Each year the National Health Service, the publicly funded healthcare systems in the UK, conducts more than 70,000 knee replacement surgeries. However, it is difficult for doctors to image parts of the body that have high collagen content, such as ligaments and tendons in knees and elbows, using standard MRI technology. Since ligaments inside the knee cannot be imaged in enough detail to be sure of how robust they are, doctors often opt for a full replacement to ensure the end result is a working knee. This can increase healthcare costs and impact patient recovery times.
What Makes It Different?
Dr. Mihailo Ristic, of the Department of Mechanical Engineering, is leading the group in developing the new system. He says: “Standard MRI machines use a cylindrical magnet that tightly encloses the patient. This prevents doctors from positioning body parts at different angles when patients are in the machine. If doctors were able to achieve a specific angle between the body parts and the magnetic field then the MRI signal strength can be increased by up to 50 times when imaging hard to see ligaments and tendons. This is known as the ‘magic angle’ effect, and occurs only when the magnet and tissue structures are positioned at exactly 54.7 degrees to one another. Under these conditions the hydrogen atoms in the body’s tissues provide a significantly enhanced MRI signal. That means the ligaments and tendons—which would otherwise appear black in the scan—can be seen clearly.” (See Figure 2)

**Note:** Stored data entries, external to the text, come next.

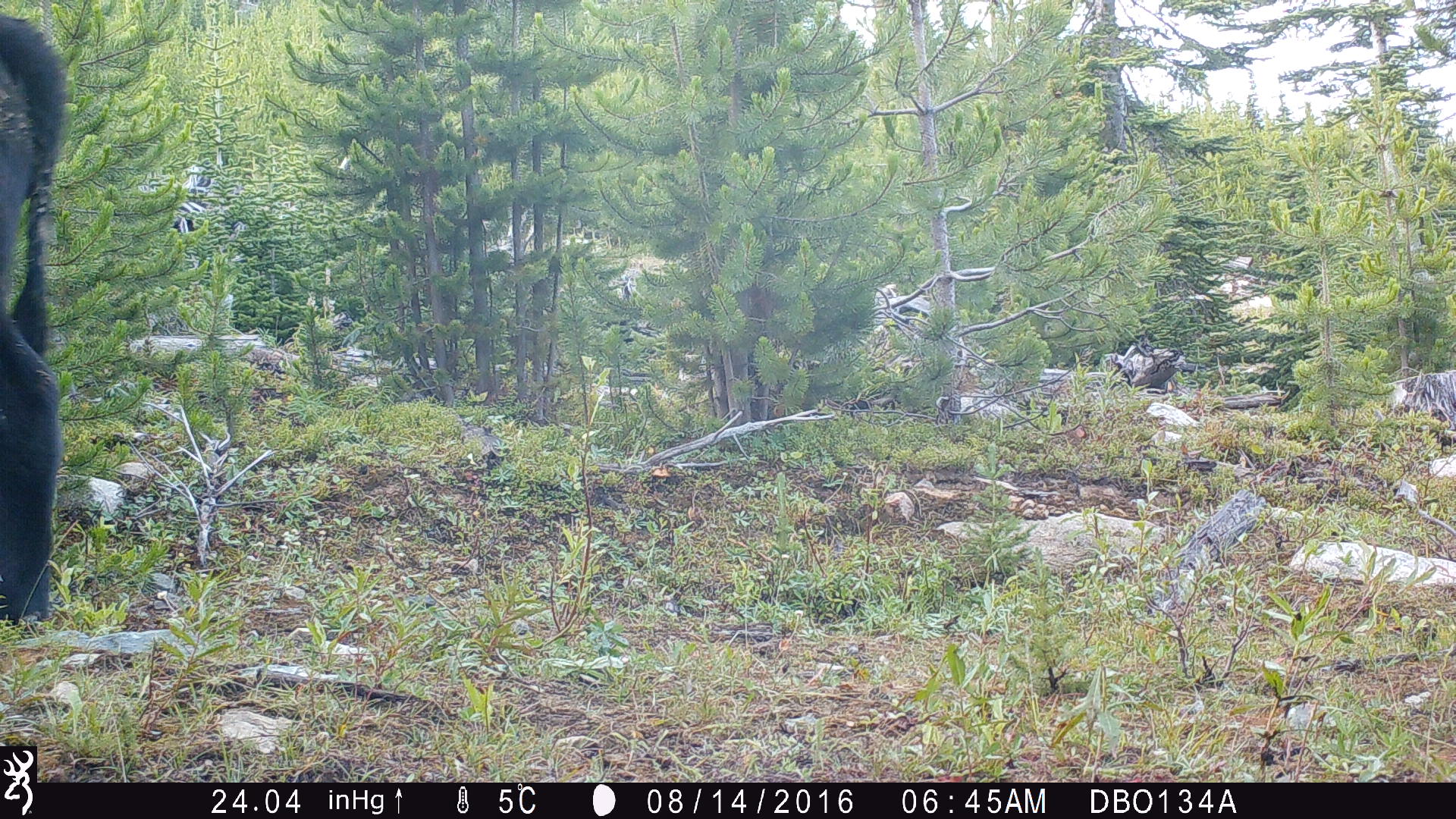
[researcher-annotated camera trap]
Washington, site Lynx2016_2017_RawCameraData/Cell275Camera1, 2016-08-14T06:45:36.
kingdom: Animalia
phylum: Chordata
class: Mammalia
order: Artiodactyla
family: Bovidae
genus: Bos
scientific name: Bos taurus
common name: domestic cattle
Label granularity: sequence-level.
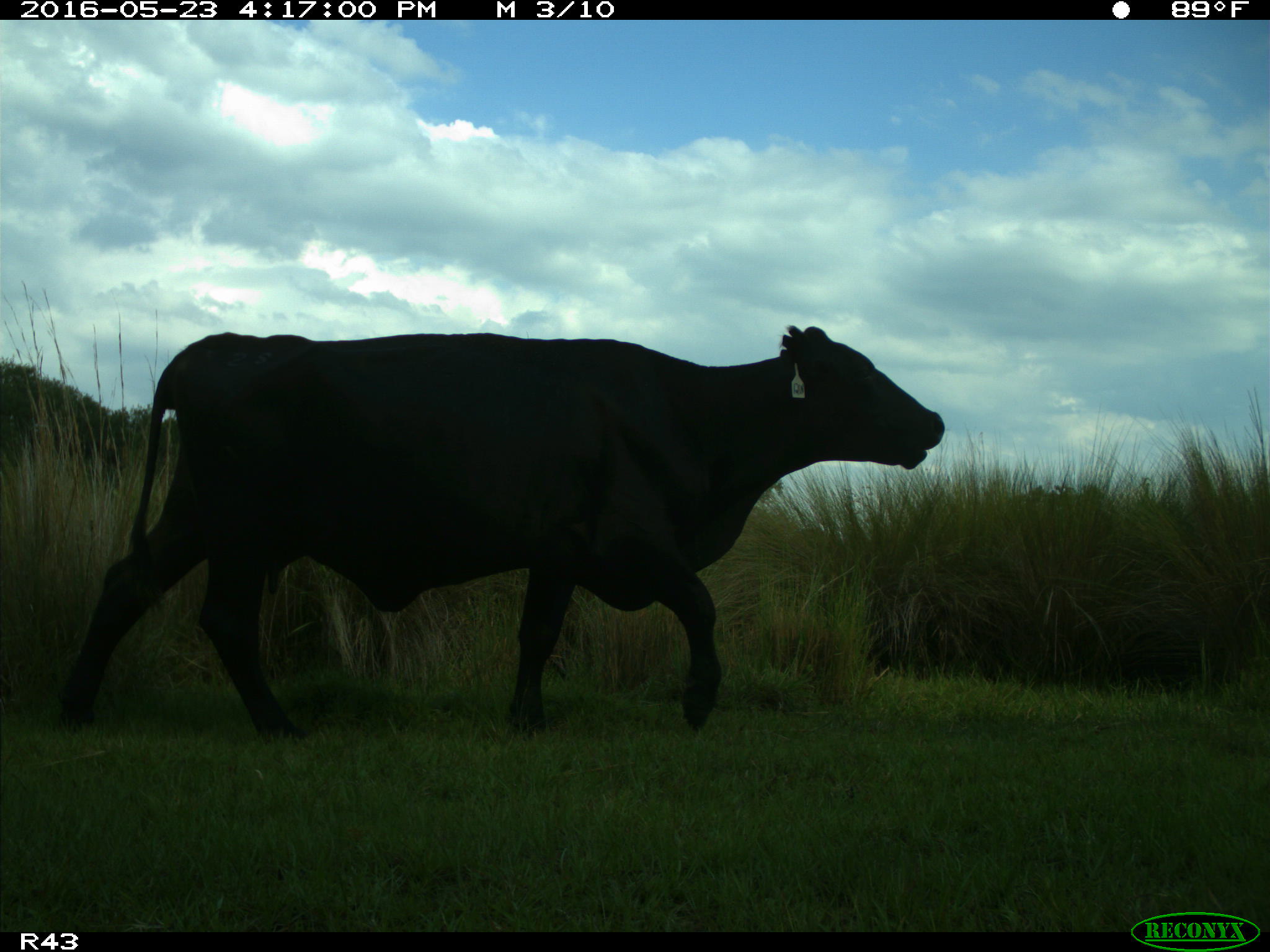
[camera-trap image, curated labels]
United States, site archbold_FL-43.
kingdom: Animalia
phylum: Chordata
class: Mammalia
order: Artiodactyla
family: Bovidae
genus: Bos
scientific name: Bos taurus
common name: domestic cow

Some modern MRI machines use horseshoe shaped magnets instead of cylindrical ones, and offer a much less claustrophobic experience for the patient. But they still aren’t designed to make use of the ‘magic angle’ effect. Funding from the National Institute for Health Research will allow the team to work on designing a new magnet that will be quite unlike the more conventional horseshoe shaped or cylindrical designs. The magnet will be moveable and the field it produces will be oriented at various angles to the patient’s body.
The first year of the project, which runs for three years, will be spent perfecting the magnet design, using software developed by the Ristic research group. By the end of the project, the Imperial scientists aim to collaborate with industrial partners to produce a commercial product.
The system will be designed specifically for knees, but this approach could also be used to image a wide variety of body parts. Dr Ristic concludes: “The potential for this technology is tremendous. We believe that every hospital would want to have one.”